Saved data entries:
** Begin **

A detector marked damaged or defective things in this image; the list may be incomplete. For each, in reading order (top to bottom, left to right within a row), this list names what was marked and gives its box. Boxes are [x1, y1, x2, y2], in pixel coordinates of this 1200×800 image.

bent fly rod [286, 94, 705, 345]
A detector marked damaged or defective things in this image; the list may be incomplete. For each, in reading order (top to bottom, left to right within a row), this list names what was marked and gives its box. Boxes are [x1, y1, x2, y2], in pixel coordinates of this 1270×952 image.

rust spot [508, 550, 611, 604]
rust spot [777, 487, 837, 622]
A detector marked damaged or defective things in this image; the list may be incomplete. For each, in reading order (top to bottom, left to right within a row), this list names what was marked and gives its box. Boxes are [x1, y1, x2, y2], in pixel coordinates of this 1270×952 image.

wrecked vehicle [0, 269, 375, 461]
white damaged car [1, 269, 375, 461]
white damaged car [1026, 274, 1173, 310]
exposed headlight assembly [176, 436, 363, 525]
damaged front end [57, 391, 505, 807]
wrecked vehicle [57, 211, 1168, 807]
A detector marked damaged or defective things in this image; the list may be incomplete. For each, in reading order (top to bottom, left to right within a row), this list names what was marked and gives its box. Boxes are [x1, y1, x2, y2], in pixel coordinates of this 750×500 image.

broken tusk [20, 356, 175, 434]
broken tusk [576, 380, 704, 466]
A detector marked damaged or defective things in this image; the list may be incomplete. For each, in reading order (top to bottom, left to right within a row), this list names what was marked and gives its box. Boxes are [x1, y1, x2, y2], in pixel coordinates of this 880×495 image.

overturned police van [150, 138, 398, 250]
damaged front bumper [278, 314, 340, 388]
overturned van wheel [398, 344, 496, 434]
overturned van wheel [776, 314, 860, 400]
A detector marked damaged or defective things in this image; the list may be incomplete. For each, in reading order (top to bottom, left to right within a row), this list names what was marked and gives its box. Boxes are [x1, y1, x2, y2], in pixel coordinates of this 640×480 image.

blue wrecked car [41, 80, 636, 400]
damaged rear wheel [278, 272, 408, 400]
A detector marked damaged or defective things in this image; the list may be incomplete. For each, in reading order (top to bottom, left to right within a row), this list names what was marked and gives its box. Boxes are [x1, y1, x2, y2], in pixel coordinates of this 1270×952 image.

** End **

THE EXERCISE:
Can you format every line of the records above as a numbered list, skipping the blank lines?

TASK RESPONSE:
1. A detector marked damaged or defective things in this image; the list may be incomplete. For each, in reading order (top to bottom, left to right within a row), this list names what was marked and gives its box. Boxes are [x1, y1, x2, y2], in pixel coordinates of this 1200×800 image.
2. bent fly rod [286, 94, 705, 345]
3. A detector marked damaged or defective things in this image; the list may be incomplete. For each, in reading order (top to bottom, left to right within a row), this list names what was marked and gives its box. Boxes are [x1, y1, x2, y2], in pixel coordinates of this 1270×952 image.
4. rust spot [508, 550, 611, 604]
5. rust spot [777, 487, 837, 622]
6. A detector marked damaged or defective things in this image; the list may be incomplete. For each, in reading order (top to bottom, left to right within a row), this list names what was marked and gives its box. Boxes are [x1, y1, x2, y2], in pixel coordinates of this 1270×952 image.
7. wrecked vehicle [0, 269, 375, 461]
8. white damaged car [1, 269, 375, 461]
9. white damaged car [1026, 274, 1173, 310]
10. exposed headlight assembly [176, 436, 363, 525]
11. damaged front end [57, 391, 505, 807]
12. wrecked vehicle [57, 211, 1168, 807]
13. A detector marked damaged or defective things in this image; the list may be incomplete. For each, in reading order (top to bottom, left to right within a row), this list names what was marked and gives its box. Boxes are [x1, y1, x2, y2], in pixel coordinates of this 750×500 image.
14. broken tusk [20, 356, 175, 434]
15. broken tusk [576, 380, 704, 466]
16. A detector marked damaged or defective things in this image; the list may be incomplete. For each, in reading order (top to bottom, left to right within a row), this list names what was marked and gives its box. Boxes are [x1, y1, x2, y2], in pixel coordinates of this 880×495 image.
17. overturned police van [150, 138, 398, 250]
18. damaged front bumper [278, 314, 340, 388]
19. overturned van wheel [398, 344, 496, 434]
20. overturned van wheel [776, 314, 860, 400]
21. A detector marked damaged or defective things in this image; the list may be incomplete. For each, in reading order (top to bottom, left to right within a row), this list names what was marked and gives its box. Boxes are [x1, y1, x2, y2], in pixel coordinates of this 640×480 image.
22. blue wrecked car [41, 80, 636, 400]
23. damaged rear wheel [278, 272, 408, 400]
24. A detector marked damaged or defective things in this image; the list may be incomplete. For each, in reading order (top to bottom, left to right within a row), this list names what was marked and gives its box. Boxes are [x1, y1, x2, y2], in pixel coordinates of this 1270×952 image.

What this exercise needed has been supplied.